Eleitos: novos administradores eleitos no último domingo, 06. Foto: Divulgação
Da Redação
Por: Gil Piva
Em Mira Estrela, os ex-candidatos e agora eleitos Gleice Castrequini e seu Vice Marquim do Feiez venceram a atual prefeita Priscila do Macarrão, com 53,31% dos votos. A partir de janeiro, serão eles que comandarão a administração municipal.

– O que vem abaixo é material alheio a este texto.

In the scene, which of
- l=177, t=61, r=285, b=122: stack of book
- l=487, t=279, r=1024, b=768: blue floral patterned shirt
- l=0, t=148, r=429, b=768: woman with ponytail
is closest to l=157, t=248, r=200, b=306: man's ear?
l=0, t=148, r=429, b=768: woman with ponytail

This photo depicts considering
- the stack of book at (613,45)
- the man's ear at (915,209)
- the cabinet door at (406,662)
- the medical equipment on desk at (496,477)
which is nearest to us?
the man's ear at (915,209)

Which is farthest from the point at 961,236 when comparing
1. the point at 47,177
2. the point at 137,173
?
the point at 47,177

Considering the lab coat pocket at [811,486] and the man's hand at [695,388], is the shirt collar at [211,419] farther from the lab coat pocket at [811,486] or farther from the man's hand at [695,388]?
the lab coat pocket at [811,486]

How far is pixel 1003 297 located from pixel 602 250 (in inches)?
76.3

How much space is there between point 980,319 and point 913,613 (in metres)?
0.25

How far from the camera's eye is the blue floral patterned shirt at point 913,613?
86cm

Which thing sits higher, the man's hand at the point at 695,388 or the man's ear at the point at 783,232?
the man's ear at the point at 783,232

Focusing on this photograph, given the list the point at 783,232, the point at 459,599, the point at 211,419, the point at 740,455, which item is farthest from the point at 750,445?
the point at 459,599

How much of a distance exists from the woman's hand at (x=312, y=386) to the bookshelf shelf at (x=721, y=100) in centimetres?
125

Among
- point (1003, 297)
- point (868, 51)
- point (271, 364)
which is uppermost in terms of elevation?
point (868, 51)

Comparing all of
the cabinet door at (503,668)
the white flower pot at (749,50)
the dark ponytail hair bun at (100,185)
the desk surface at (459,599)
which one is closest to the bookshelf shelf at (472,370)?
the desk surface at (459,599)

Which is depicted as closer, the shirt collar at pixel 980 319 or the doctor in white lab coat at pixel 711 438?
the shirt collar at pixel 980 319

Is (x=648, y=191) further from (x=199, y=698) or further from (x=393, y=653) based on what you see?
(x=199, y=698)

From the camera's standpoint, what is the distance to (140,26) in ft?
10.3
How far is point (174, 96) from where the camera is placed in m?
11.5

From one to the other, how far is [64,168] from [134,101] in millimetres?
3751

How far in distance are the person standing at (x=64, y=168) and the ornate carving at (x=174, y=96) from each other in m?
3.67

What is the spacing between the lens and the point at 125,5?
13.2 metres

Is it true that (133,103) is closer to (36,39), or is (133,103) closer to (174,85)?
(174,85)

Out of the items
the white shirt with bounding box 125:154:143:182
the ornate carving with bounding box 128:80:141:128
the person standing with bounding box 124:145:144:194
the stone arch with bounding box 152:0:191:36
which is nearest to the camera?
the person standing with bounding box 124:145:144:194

A eleição em Mira Estrela foi marcada por uma reviravolta. Frente à atual prefeita, que representa o legado hegemônico de Antonio Carlos Macarrão do Prado - e que tinha a vitória como certa -, a campanha de Gleice e Marquim, inicialmente tímida, superou as expectativas. Uma das possíveis razões se dá à hábil instrumentalização das plataformas digitais: cenário que tem se revelado o “novo mundo da política”, colapsando as antigas certezas da política tradicional. A expressão “efeito Gleice”, que dá título à matéria, nasce desse universo e da maneira vigorosa como ela se comunica, tornando-se, sem dúvida, a candidata de maior destaque nas eleições regionais.
Em entrevista exclusiva, a futura prefeita e o futuro vice-prefeito toparam de bom grado ser sabatinados. Dessa vez, embora mantivessem a mesma seriedade com que sempre discutiam suas propostas e ideias, não se notava a tensão usual que os acompanhou durante todo o período eleitoral.
Vale constar que muitas das perguntas se dedicam ao panorama político que tomou vida na internet, tanto no que diz respeito aos candidatos quanto ao que compreende o eleitor. O tema, a rigor, conduzido por essas perguntas, perpassa questões sobre o plano de governo apresentado e atinge assuntos mais amplos - que nem por isso deixam de ser emblemáticos também para a realidade de Mira Estrela.
Se existe um tom responsável por motivar as provocações pensadas para esta entrevista, ele é marcado, de certo modo, pela inteligência da Gleice e pela sagacidade do Marquim.
· Gleice, Marquim, gostaria de parabenizar vocês pela vitória, e agradecer por me conceder esta entrevista. Minha primeira pergunta é para a Gleice. Gostaria de entrar em um dos temas que me são caros: a democracia. No vídeo em que comenta uma postagem de uma funcionária municipal (apoiadora da atual gestão), você articula acertadamente e com clareza a concepção de democracia. De uns anos para cá, a ideia de democracia tem servido apenas para legitimar interesses pessoais e crenças ideológicas radicais, fazendo da noção de representatividade social um lugar vazio, além de promover, em consequência, uma enorme desconfiança do Estado de Direito. Nesse sentido, o que fazer para que a democracia recupere a sua real e merecida importância?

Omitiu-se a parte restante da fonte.